#### What the exercise asks
Write the continuation of the news article on funding cuts at the Children's Recovery Center in Myrtle Beach, starting after its last sentence.

#### Text shown
Clarification: The number of children diagnosed with STDs last year has been updated to reflect new information.
MYRTLE BEACH, SC (WBTW) — The Children’s Recovery Center is existing “on a shoestring” after seeing its government funding cut by 30%, on top of receiving $60,000 less in community fundraising than in previous years and taking another $30,000 hit from its foundation funders.
It’s able to survive. For now. “Next year, it will be a different story,” said Louise Carson, the center’s executive director.
If the center sees more cuts next year, Carson said it’ll have to eliminate an interviewer position at a time when the center is seeing constant year-over-year increases in the number of children brought in after being physically or sexually abused.
The center has seen an increase of 20% more children using its services annually year over year for the last six years, according to the organization’s application for a Community Development Block Grant from Horry County Government.

#### Dataset excerpt
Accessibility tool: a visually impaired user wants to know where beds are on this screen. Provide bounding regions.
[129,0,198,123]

#### Task output
That boom has led to the center creating a second interview room to cut down wait times. A forensic interview can last between 30 minutes and three hours, depending on the child. Staff try to keep children busy while they wait, but it’s still hard on the survivors.
“We don’t think it is a very good mental impact,” Carson said.
Children are referred to the center if authorities suspect they have been abused. The children are interviewed by one person while outside agencies are able to watch that interview in real time or on a closed circuit screen, preventing the child from having to repeat their story.
“These stories that the kids come here and tell us are so horrific and traumatic that we don’t want them to have to repeat the story two or three times,” Carson said. “It is traumatic every time they have to tell it.”
About 48.3% of those sexually battered last year in the state were under the age of 18, according to the Crime in South Carolina 2019 report from the South Carolina Law Enforcement Division and the South Carolina Department of Public Safety. Of the total number of survivors, 16.1% were under the age of 10 and 32.2% were between the ages of 10 to 17.
The large majority of those offenses are committed by family members and acquaintances.
The average age of a sexual assault survivor the center saw last year was 9 years old.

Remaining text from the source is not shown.